┌──

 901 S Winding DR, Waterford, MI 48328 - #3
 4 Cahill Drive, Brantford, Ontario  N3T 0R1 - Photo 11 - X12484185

└──
┌──

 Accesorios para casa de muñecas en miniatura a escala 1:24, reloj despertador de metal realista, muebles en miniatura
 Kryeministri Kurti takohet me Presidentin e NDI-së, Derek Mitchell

└──
┌──

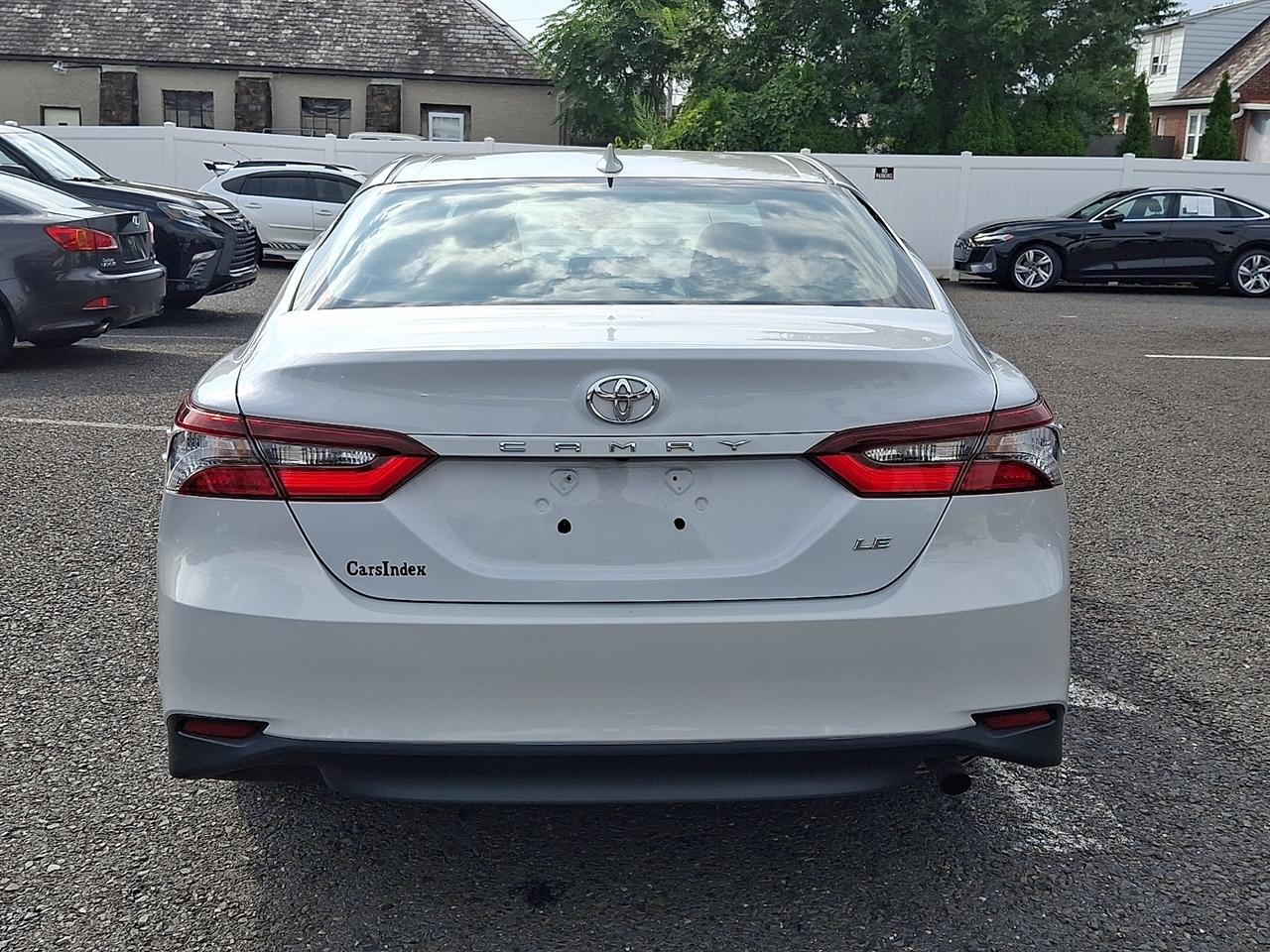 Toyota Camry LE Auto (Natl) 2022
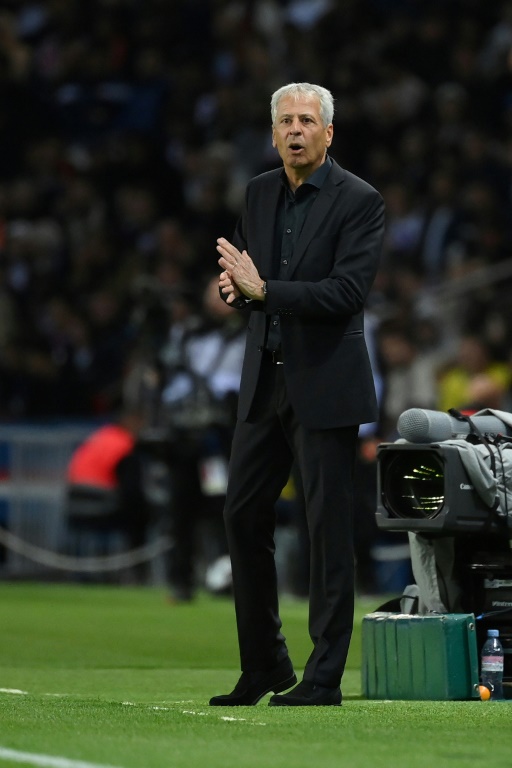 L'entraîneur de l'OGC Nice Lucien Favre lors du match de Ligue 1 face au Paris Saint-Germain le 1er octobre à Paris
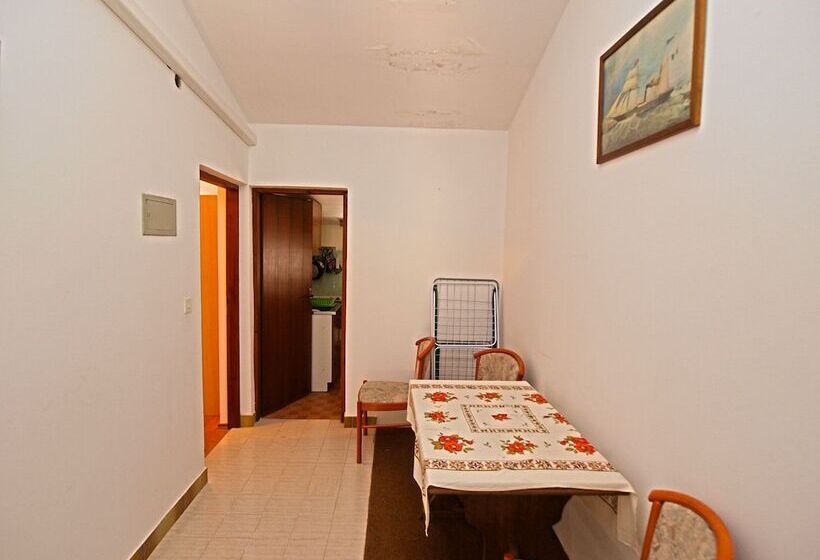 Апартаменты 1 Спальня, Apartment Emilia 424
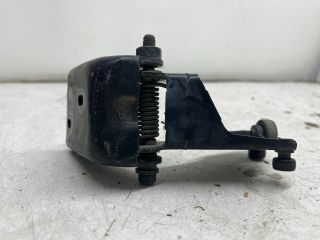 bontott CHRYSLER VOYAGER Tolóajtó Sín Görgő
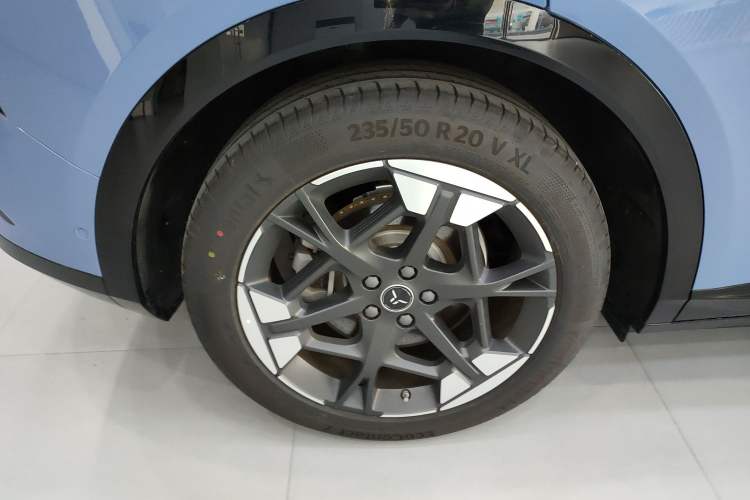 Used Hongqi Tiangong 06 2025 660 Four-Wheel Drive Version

└──

■ **ASSIGNMENT**:
Text only, no pictures: please print exactly the lines above from the line with "Апартаменты 1 Спальня, Apartment Emilia 424" up to and including the line with "Used Hongqi Tiangong", and nothing else.

■ **COMPLETED EXERCISE**:
 Апартаменты 1 Спальня, Apartment Emilia 424
 bontott CHRYSLER VOYAGER Tolóajtó Sín Görgő
 Used Hongqi Tiangong 06 2025 660 Four-Wheel Drive Version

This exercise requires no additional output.